Первым на трап ступил Александр Михайлович. Синицын поднимался за ним на расстоянии вытянутой руки. Вот и верхняя площадка. Недолгая пауза, и овальная дверь медленно поплыла внутрь самолёта. Из полутьмы раздался знакомый уже скрипучий голос:
— Входить по одному! Стреляю без предупреждения!
Диспетчер привычно пригнулся и шагнул внутрь самолёта на освещённый полуденным солнцем пятачок.
* * *Александр Михайлович огляделся. Прямо против него, привалившись спиной к стенке, стоял долговязый брюнет с автоматом, чёрный зрачок которого мрачно глянул вошедшему в лицо. Справа, спиной к диспетчеру и лицом к пассажирам, переминался с ноги на ногу длинноволосый парень с пистолетом. Слева, у распахнутой двери пилотской кабины, стоял вооружённый главарь.
— Стой! — приказал он вошедшему. — Подыми руки!
Не выпуская оружия, начал быстро ощупывать одежду и карманы диспетчера. Делал он это уверенно. Как-то даже профессионально, что ли. Ощупал пиджак, брюки, присел на корточки, проверил, нет ли чего в носках, башмаках. Поднялся, показал на пилотскую кабину.
— Проходи! — ткнул он пистолетом в ожидавшего на трапе Синицына. — Теперь ты!..
Павел Иванович неторопливо пригнулся, так же неторопливо шагнул внутрь самолёта. Он внимательно следил за процедурой досмотра и теперь встал точно на то место, на котором стоял диспетчер.
— Руки! — приказал скуластый и начал шарить у него по карманам.
Синицын стоял с поднятыми руками, безучастно поглядывал на мрачного брюнета с блестящими глазами, на его чуть колеблющийся автомат, до которого было рукой подать, на слипшиеся, давно немытые космы бандита справа…
Скуластый ощупал пиджак, брюки, нагнулся к башмакам…
В тот же миг поднятые руки Синицына сцепились в замок, и он обрушил на шею бандита страшной силы удар.
Бандит рухнул на пол и захрипел, хватил воздух окровавленным ртом.
И буквально через мгновение резким ударом правой ноги Синицын выбил автомат из рук долговязого. А ещё через секунду тот уже стоял посреди тамбура с заломанными за спину руками, корчась от боли.

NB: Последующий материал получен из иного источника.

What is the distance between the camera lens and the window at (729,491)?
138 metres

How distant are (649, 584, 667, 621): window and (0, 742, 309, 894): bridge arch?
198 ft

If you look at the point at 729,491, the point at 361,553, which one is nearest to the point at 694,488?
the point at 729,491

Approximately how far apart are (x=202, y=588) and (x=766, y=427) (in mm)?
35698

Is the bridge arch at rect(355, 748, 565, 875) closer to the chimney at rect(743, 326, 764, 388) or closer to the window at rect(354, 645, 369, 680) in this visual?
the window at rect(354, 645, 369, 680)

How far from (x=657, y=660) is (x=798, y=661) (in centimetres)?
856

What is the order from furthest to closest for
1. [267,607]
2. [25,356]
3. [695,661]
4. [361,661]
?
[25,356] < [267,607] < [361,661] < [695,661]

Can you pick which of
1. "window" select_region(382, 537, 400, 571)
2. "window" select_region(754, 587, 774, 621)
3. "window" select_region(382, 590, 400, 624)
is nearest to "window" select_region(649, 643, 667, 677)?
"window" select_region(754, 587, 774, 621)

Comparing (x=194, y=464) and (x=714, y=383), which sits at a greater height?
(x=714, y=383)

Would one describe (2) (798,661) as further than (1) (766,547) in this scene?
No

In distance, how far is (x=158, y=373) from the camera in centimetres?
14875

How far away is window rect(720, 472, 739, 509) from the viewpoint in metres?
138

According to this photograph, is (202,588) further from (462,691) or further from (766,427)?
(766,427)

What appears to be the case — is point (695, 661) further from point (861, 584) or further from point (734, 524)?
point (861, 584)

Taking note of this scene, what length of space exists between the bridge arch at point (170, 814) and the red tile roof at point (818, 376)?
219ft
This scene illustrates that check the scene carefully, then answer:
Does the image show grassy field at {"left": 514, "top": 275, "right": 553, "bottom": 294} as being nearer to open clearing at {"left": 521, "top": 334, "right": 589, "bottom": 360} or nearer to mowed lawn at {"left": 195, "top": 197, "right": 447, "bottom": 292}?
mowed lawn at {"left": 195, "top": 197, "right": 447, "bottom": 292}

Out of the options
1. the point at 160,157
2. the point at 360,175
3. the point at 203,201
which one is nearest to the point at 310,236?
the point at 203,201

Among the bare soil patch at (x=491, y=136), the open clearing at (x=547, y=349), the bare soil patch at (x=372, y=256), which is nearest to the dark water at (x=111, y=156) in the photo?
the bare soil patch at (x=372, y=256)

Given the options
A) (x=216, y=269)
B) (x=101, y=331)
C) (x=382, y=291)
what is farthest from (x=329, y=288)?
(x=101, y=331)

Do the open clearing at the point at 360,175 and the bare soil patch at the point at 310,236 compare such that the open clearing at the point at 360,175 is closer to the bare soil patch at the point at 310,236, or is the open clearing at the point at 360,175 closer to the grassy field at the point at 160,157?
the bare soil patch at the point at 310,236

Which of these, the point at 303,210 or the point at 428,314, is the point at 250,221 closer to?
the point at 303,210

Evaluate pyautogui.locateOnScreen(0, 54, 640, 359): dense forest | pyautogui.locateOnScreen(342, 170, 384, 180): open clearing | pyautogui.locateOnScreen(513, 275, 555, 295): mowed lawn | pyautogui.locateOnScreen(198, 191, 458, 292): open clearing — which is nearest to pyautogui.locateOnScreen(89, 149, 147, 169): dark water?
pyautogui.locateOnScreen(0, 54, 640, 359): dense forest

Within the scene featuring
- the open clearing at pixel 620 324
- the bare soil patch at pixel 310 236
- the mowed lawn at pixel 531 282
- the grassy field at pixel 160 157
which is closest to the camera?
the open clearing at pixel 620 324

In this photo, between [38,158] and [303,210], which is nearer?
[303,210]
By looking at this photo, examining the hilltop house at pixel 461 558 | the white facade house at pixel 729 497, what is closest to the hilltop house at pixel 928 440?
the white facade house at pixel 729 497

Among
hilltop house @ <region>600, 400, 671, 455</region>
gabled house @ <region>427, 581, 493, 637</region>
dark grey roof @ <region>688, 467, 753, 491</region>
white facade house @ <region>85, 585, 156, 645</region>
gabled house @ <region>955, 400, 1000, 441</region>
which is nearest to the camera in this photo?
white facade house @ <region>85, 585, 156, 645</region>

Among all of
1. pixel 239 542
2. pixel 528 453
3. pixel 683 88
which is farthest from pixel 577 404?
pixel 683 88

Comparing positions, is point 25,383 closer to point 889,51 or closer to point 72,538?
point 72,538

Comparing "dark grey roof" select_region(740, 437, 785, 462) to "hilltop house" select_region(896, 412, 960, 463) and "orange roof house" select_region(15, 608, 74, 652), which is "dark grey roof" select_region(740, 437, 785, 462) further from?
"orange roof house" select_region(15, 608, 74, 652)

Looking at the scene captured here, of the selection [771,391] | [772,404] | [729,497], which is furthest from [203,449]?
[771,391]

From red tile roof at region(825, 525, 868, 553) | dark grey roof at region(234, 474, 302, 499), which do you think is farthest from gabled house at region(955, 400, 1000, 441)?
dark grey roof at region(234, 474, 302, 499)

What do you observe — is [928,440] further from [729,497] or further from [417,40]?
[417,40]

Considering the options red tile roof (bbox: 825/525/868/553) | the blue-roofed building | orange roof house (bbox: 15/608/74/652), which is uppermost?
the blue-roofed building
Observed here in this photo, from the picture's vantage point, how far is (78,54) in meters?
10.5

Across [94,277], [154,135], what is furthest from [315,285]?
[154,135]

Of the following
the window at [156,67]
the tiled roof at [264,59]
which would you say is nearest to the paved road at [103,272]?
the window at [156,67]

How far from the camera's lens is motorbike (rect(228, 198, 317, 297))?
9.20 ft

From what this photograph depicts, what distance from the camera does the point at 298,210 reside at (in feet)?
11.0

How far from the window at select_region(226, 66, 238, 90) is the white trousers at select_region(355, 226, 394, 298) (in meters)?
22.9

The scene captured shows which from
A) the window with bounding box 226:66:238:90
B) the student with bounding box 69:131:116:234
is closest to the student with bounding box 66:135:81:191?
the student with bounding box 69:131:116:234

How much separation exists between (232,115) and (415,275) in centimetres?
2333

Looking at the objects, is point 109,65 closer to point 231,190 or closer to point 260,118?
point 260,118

Диспетчер тем временем оседлал скуластого и связал ему руки собственным ремнём.
Волосатый бандит обернулся на шум, да так и замер с открытым ртом. Грозный Салман мешком валялся на полу, а долговязый напарник с перекошенным от боли лицом двигался прямо на него.
— Эй, ты чего? Стой! — волосатый перевёл пистолет на долговязого, невольно отступая в пассажирский салон.
— Брось оружие! — приказал Синицын из-за спины долговязого бандита, которого двигал перед собой, как живую защиту.
— Стой, дурак, стрелять буду! Убью! — кричал волосатый, продолжая отступление.
— Не стреляй, сука! — заорал на него долговязый. Но волосатый бандит уже ничего не слышал и не понимал. Он продолжал пятиться, исступленно повторяя: — Стой! Стой!
В какой-то момент страх пронзил всё его существо, и он нажал на курок. Раз, и другой, и ещё… Долговязый завопил, вскинулся и обмяк, стал оседать на пол. Синицын напряг все свои силы, не давая ему упасть. Он буквально нёс застреленного уже бандита на руках, продолжая наступление…
Нервы у волосатого не выдержали: он повернулся и бросился по проходу в хвост самолёта. Кто-то из пассажиров подставил ему ногу, и он растянулся в проходе между кресел.
Синицын откинул долговязого в сторону, одним прыжком настиг упавшего бандита, заломил ему руки, прижал к ковровой дорожке…
И вот тут наконец пассажиры дали волю накопившимся эмоциям. Кто плакал, кто смеялся. Гвалт в самолёте поднялся невообразимый…
Крепкие ребята в камуфляже выносили двоих бандитов и выводили третьего.
Синицын распахнул лётный френч, вышел вслед за ними на площадку трапа, достал мобильный телефон.
— Алло, Дмитрий Николаевич?.. Это я… Бекас. Да-да, всё в порядке. Подробности при встрече. Ты обещание не забыл?
— Какое?
— Я с завтрашнего дня в отпуске… Точно. У себя на даче… В деревне… Приезжай в гости. Буду ждать…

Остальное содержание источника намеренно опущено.